Chilly or not, "Maps" pushes the style Mr. Cronenberg adopted in "Cosmopolis" up another notch, hemming the characters within one-shots and cutting to empty rooms a few long seconds before anyone enters — a tactic which inevitably veers into David Lynch territory. In fact, there's some dreamy Lynchian ambiguity about the whole thing. Agatha (Mia Wasikowska), her face burned and arms permanently gloved, snakes her way into the life of frayed and fraying actor Havana (Julianne Moore) while spooking the hell out of married couple Stafford (John Cusack) and Christina (Olivia Williams) for reasons buried deep in the plot. Awful things have either happened to all of them or lie in wait; but the first two characters are much more vivid than the second pair — especially Ms. Moore's wailing celebrity monster, desperate to inhabit her own dead mother like some ancient pagan consuming a relative's flesh.

Mr. Cronenberg's skills as an adaptor of other people's works are by now beyond question, although his tactic in "Maps" seems to be to sublimate himself into the material more than usual. The Cronenberg method has always involved collaboration — Peter Suschitzky's photography and Howard Shore's music do their magic here as per usual — but the presiding spirit in "Maps" is none other than Bruce Wagner, to the point where the biggest dose of déjà vu is remembering Mr. Wagner's TV series "Wild Palms" from a whole two decades ago. The film's black central business — of incestuous mental wreckage being scoured clean in a land of wildfires — is a deliciously nasty construction; and for once Mr. Cronenberg's fearsome skills with the autopsy tools seem coyly deferential to the material. The operation was a success, but the patient survived.

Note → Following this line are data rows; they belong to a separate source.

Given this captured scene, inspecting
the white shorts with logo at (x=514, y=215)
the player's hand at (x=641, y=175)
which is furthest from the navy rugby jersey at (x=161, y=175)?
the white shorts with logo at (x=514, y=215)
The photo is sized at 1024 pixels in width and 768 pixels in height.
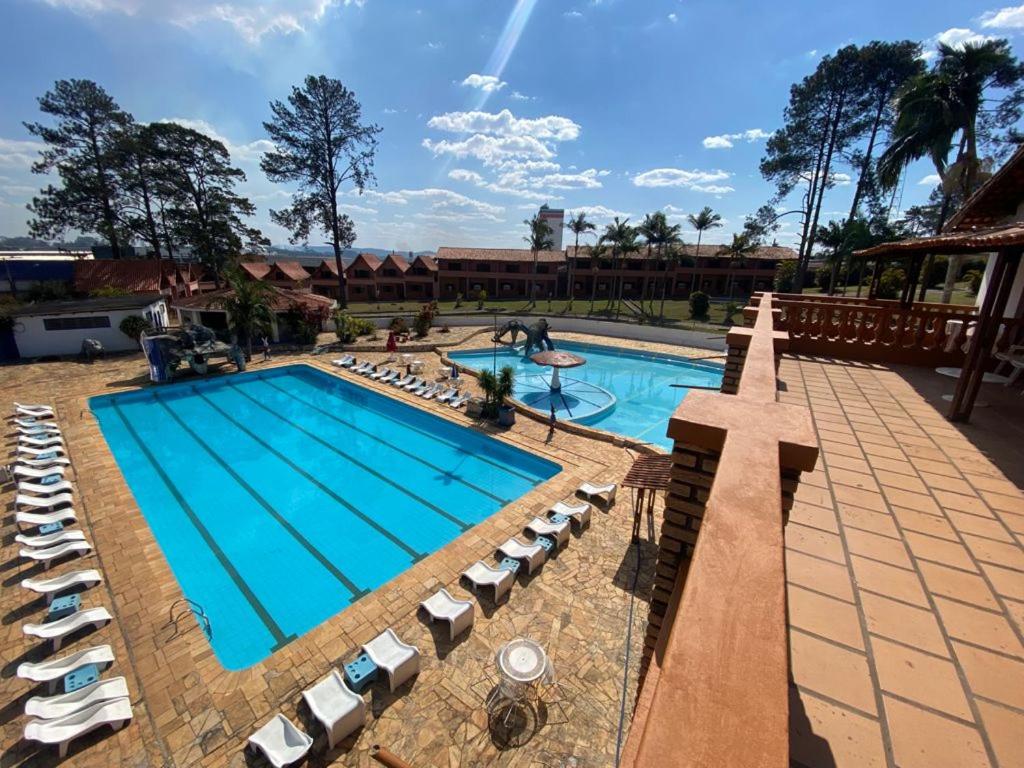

Opens on Sept. 26 in Britain and on Feb. 27, 2015 in the United States

Directed by David Cronenberg; written by Bruce Wagner; director of photography, Peter Suschitzky; edited by Ronald Sanders; music by Howard Shore; production design by Carol Spier; costumes by Denise Cronenberg; produced by Martin Katz and Saïd Ben Saïd; released by Entertainment One (Britain) and Focus World (United States). Running time: 1 hour 51 minutes. This film is rated 18 by B.B.F.C. and R by M.P.A.A.

WITH: Julianne Moore (Havana Segrand), Mia Wasikowska (Agatha Weiss), Olivia Williams (Cristina Weiss), Evan Bird (Benjie Weiss), Sarah Gadon (Clarice Taggart), Niamh Wilson (Sam), Dawn Greenhalgh (Genie), John Cusack (Dr. Stafford Weiss) and Robert Pattinson (Jerome Fontana).